In the end, I’m a huge fan of the Apache Foundation and The Apache Way, as a lot of us have benefited and learned from Apache in some fashion. I just hope the Apache community learns to evolve or they will become less relevant in the new open source world order of distributed version control systems and the forges behind them. I take this problem to heart because I believe The Eclipse Foundation faces some of the same issues and we’re doing our best to mitigate them.

  • Ivan Zhakov

    It seems “git” means “to go” in turkish. I recommended you to change link to Google Trends to include only searches from USA (as largest possible region).

  • Ivan Zhakov

    The correct Google Trends link:
    http://tinyurl.com/cmrzq7g

  • Joakim Erdfelt

    The same level of politics exist at Eclipse when it comes to Maven the build tool, any Artifact repository system that isn’t P2, and projects that don’t use OSGi.

  • http://aniszczyk.org Chris Aniszczyk

    Thanks, I updated the link.

  • http://aniszczyk.org Chris Aniszczyk

    I agree that Eclipse has its bias towards p2. There was good reason for this at the time because Eclipse was an early adopter of OSGi and needed a build AND PROVISIONING SYSTEM that worked well with OSGi. There was nothing really available at the time since OBR was hardly used at the time and Maven was still ignoring OSGi at the moment. The litmus test for adopting a build system was trying to find something that could build the Eclipse SDK from scratch and that’s a very hard problem.

    It’s a bit unfortunate that Eclipse didn’t push certain artifacts to Maven central in the past, I think that would have helped with adoption. However, with Sonatype joining the Eclipse Foundation as a member, things have change a bit. They have pushed the Tycho project forward which integrates Maven with OSGi… this is what a lot of Eclipse projects are moving to as the defacto build system.

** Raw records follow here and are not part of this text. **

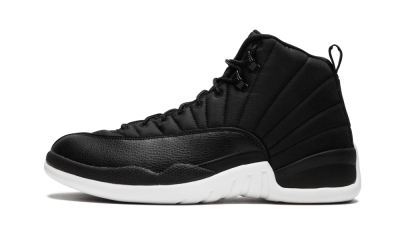 Air Jordan 12 Retro Neoprene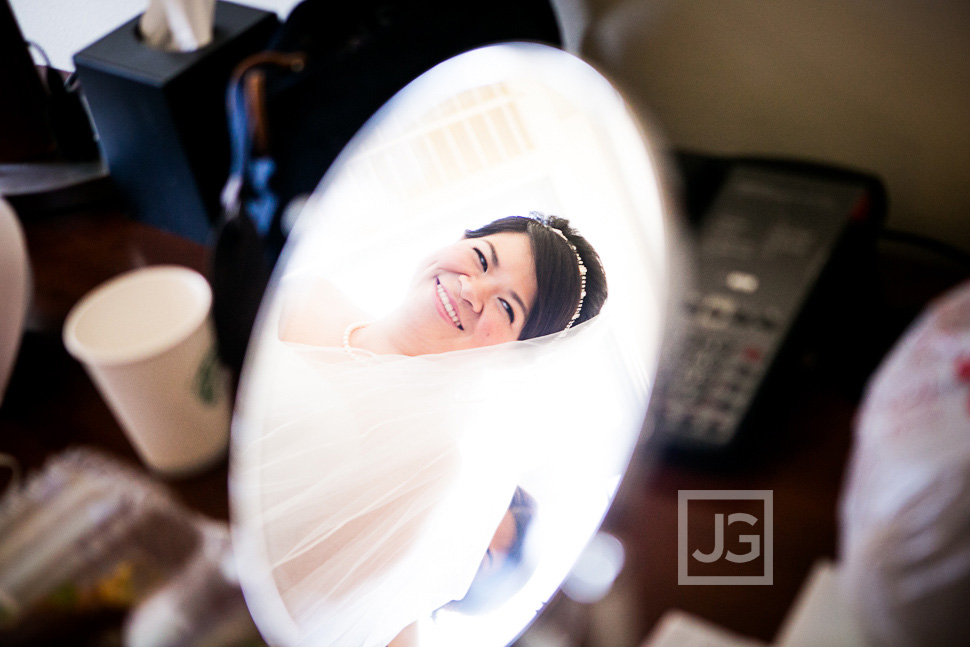 Westin Pasadena Wedding Preparation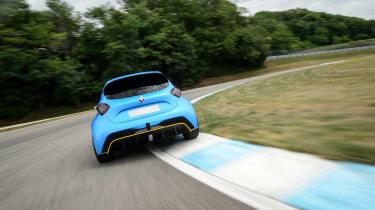 Renault Zoe E-Sport - rear cornering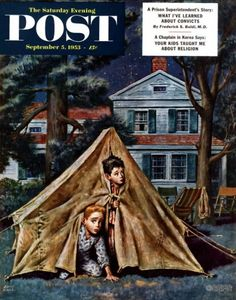 Backyard Campers – Amos Sewell A bump in the night is never welcome when all you have are tent flaps for defense. And a few ghost stories too many can render the most innocuous cicada chirp into a sinister bogey-beast on the prowl.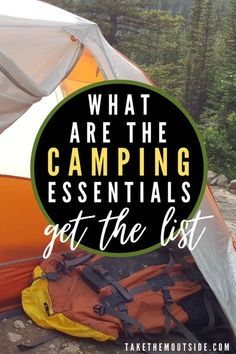 Heading camping and wondering what the essential camping gear items really are?  Check out this list and download a printable copy for yourself after joining the Take Them Outside community.  #campinggearlist #campingessentials Camping Games, Camping Equipment, Camping Gear, Campsite, Survival Prepping, Survival Gear, Survival Skills, Tarp Shelters, Shelter Tent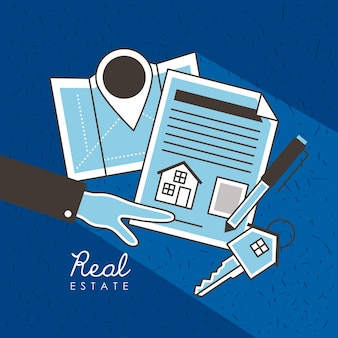 Documents immobiliers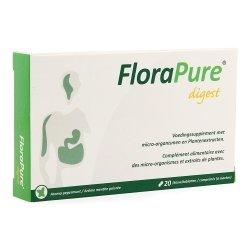 Florapure Digest 20 comprimés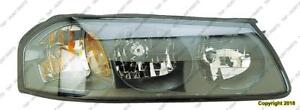 Head Lamp Passenger Side [From 2000 To February 5Th 2004] High Quality Chevrolet Impala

As for having a maven repository at Eclipse, there’s a bug still open (https://bugs.eclipse.org/bugs/show_bug.cgi?id=337068) where some of the discussion hasĀ happenedĀ in the open and what is currently blocking the effort. We also have a test Nexus instance (http://maven.eclipse.org/nexus/) up at Eclipse that a few projects are currently trying out which should help mirroring to Maven central automatically.

    In the end, Eclipse has some way to go with Maven but things have greatly improved since Sonatype joined the Eclipse Foundation and helped the Tycho project mature.

  • http://twitter.com/ingorenner Ingo Renner

    I would not worry too much about it, I know the ASF _is_ transitioning, but as you acknowledged already, it’s a ton of projects. So there’s on one hand the need to move the people, and on the other hand there’s the tooling and technology. Apache CouchDB is used as a test bed and I think Phonegap will be on git, too. Just give it some time… Other than that there’s at least http://git.apache.org already :)

  • http://thomas.koch.ro/ Thomas Koch

    The Debian popcon graph is not accurate because the package name for git was git-core until april 2010. Before that the name git was used by another package.

    There is however another impressing Debian statistic which is the VCS used to maintain Debian packages: http://upsilon.cc/~zack/stuff/vcs-usage/
    So for DVCSs Git has won upon Debian Developers and I can tell that there is a steady migration from SVN to Git in Debian.

    There’s another interessting fact, which is the list of large free software communities using Git:
    Debian, Drupal, Fedora, Gnome, KDE, Linux Kernel, Perl, PHP (decided to migrate to Git), PostgreSQL, Qt, Ruby on Rails, freedesktop.org

  • http://newstechnica.com David Gerard

    They did this to OpenOffice.org already. It was already using Mercurial, and LibreOffice converted that to git (as you can do almost-losslessly) and has been going great guns.

    Apache went “Not invented here!” and told the new Apache OOo that Subversion SHALL be used.

    The ludicrous part: OOo had had a previous disastrous attempt to move to Subversion before going to Mercurial! [1] [2]

    Never mind the health of the actual projects – everything has to push Windows Subversion as well.